Your goal: Please quote the lines of the records below word for word, from the line with "Pixel-space intrinsics read" up to and including the last line of the records.

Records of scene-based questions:
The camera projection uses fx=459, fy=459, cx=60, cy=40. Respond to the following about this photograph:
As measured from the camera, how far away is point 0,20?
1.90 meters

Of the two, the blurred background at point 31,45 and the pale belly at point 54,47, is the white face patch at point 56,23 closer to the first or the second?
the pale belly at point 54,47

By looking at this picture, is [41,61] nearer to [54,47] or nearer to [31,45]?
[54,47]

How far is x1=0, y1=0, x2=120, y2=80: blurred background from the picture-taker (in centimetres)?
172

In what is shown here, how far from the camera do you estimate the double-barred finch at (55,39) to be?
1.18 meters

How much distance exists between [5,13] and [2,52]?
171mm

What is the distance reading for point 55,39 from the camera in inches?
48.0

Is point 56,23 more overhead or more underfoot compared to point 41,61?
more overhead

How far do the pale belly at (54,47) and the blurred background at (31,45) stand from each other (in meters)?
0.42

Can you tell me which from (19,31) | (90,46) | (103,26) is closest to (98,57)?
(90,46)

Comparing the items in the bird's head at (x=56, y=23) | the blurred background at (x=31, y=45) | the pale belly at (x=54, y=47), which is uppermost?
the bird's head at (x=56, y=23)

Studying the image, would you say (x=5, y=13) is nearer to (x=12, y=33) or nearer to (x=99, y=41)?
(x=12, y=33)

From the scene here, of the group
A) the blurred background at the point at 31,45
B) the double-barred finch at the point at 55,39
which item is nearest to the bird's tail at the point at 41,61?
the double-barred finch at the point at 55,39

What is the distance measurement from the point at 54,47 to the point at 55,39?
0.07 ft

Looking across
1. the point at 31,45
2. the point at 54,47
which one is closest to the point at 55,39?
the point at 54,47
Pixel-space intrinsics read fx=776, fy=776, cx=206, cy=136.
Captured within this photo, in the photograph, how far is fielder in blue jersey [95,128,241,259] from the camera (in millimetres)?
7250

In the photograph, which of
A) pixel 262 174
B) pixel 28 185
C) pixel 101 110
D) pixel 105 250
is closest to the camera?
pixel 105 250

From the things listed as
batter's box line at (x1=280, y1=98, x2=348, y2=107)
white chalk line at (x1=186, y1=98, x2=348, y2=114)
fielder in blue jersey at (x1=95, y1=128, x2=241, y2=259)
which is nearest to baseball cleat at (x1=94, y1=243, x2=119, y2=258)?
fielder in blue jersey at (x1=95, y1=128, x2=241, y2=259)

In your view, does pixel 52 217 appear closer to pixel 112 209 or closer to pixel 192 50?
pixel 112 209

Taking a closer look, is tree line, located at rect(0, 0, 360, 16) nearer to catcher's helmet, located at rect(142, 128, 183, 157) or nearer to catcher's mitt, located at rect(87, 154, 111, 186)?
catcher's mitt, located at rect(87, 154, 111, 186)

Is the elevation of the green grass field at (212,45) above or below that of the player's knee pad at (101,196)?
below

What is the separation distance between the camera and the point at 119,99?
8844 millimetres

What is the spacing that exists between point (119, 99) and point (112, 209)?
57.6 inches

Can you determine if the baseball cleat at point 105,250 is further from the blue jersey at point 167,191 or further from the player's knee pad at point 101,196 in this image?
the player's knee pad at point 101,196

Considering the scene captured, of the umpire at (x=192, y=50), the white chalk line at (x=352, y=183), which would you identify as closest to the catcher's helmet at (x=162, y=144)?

Written solution:
Pixel-space intrinsics read fx=776, fy=776, cx=206, cy=136.
Captured within this photo, in the photograph, how far is fielder in blue jersey [95,128,241,259] from the camera (in millimetres)?
7250

In the photograph, which of
A) pixel 262 174
B) pixel 28 185
C) pixel 101 110
D) pixel 105 250
is closest to the camera?
pixel 105 250

From the things listed as
batter's box line at (x1=280, y1=98, x2=348, y2=107)
white chalk line at (x1=186, y1=98, x2=348, y2=114)
fielder in blue jersey at (x1=95, y1=128, x2=241, y2=259)
which is nearest to baseball cleat at (x1=94, y1=243, x2=119, y2=258)?
fielder in blue jersey at (x1=95, y1=128, x2=241, y2=259)

In your view, does pixel 52 217 appear closer to pixel 112 209 or closer to pixel 192 50?
pixel 112 209

Taking a closer look, is tree line, located at rect(0, 0, 360, 16) nearer to catcher's helmet, located at rect(142, 128, 183, 157) or nearer to catcher's mitt, located at rect(87, 154, 111, 186)?
catcher's mitt, located at rect(87, 154, 111, 186)

Is the elevation of the green grass field at (212,45) above or below that of the player's knee pad at (101,196)?
below

What is the separation distance between the camera and the point at 119,99?
8844 millimetres

What is the spacing that exists between point (119, 99) and point (112, 209)?
57.6 inches

Can you determine if the baseball cleat at point 105,250 is further from the blue jersey at point 167,191 or further from the player's knee pad at point 101,196 in this image?
the player's knee pad at point 101,196

Considering the scene captured, of the umpire at (x=192, y=50), the white chalk line at (x=352, y=183), which would you identify as closest to the catcher's helmet at (x=162, y=144)?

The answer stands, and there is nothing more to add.